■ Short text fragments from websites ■
==================================================

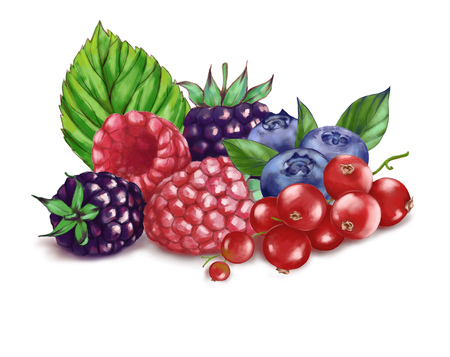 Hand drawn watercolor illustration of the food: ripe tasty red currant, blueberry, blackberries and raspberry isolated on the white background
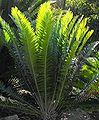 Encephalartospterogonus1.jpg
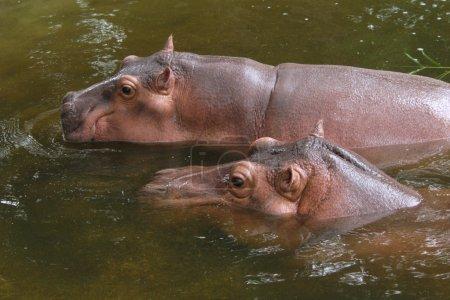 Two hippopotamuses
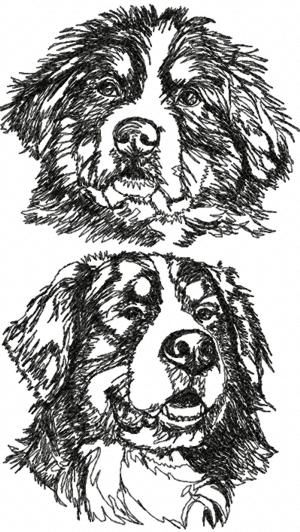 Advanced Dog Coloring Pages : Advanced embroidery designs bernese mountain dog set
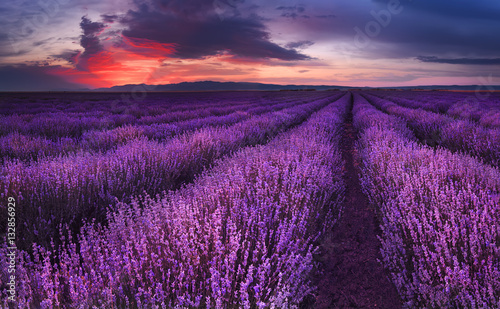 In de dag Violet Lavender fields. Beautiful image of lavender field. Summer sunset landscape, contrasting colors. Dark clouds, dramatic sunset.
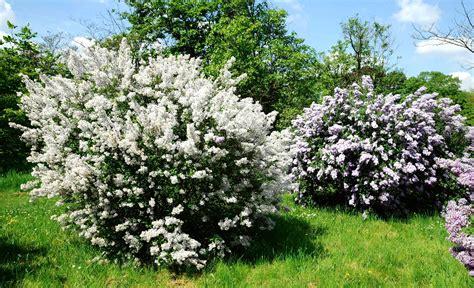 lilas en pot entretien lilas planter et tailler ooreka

==================================================

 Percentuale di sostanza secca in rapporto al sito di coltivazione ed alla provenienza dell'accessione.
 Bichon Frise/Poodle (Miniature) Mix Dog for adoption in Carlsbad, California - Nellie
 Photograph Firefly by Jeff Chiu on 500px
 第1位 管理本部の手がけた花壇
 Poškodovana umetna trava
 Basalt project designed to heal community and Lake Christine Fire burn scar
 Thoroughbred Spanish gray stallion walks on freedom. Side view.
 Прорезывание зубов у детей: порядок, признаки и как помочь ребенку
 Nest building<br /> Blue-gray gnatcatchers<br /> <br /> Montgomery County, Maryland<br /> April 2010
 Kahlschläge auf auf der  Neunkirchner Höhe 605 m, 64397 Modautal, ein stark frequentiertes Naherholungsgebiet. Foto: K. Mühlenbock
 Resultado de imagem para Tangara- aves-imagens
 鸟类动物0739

==================================================

■ The problem ■
Please set down, exactly and with no pictures, the lines in the entries above starting at the one holding "Encephalartospterogonus1.jpg" and ending at the one holding "lilas en pot", ends included.

■ Response ■
 Encephalartospterogonus1.jpg
 Two hippopotamuses
 Advanced Dog Coloring Pages : Advanced embroidery designs bernese mountain dog set
 In de dag Violet Lavender fields. Beautiful image of lavender field. Summer sunset landscape, contrasting colors. Dark clouds, dramatic sunset.
 lilas en pot entretien lilas planter et tailler ooreka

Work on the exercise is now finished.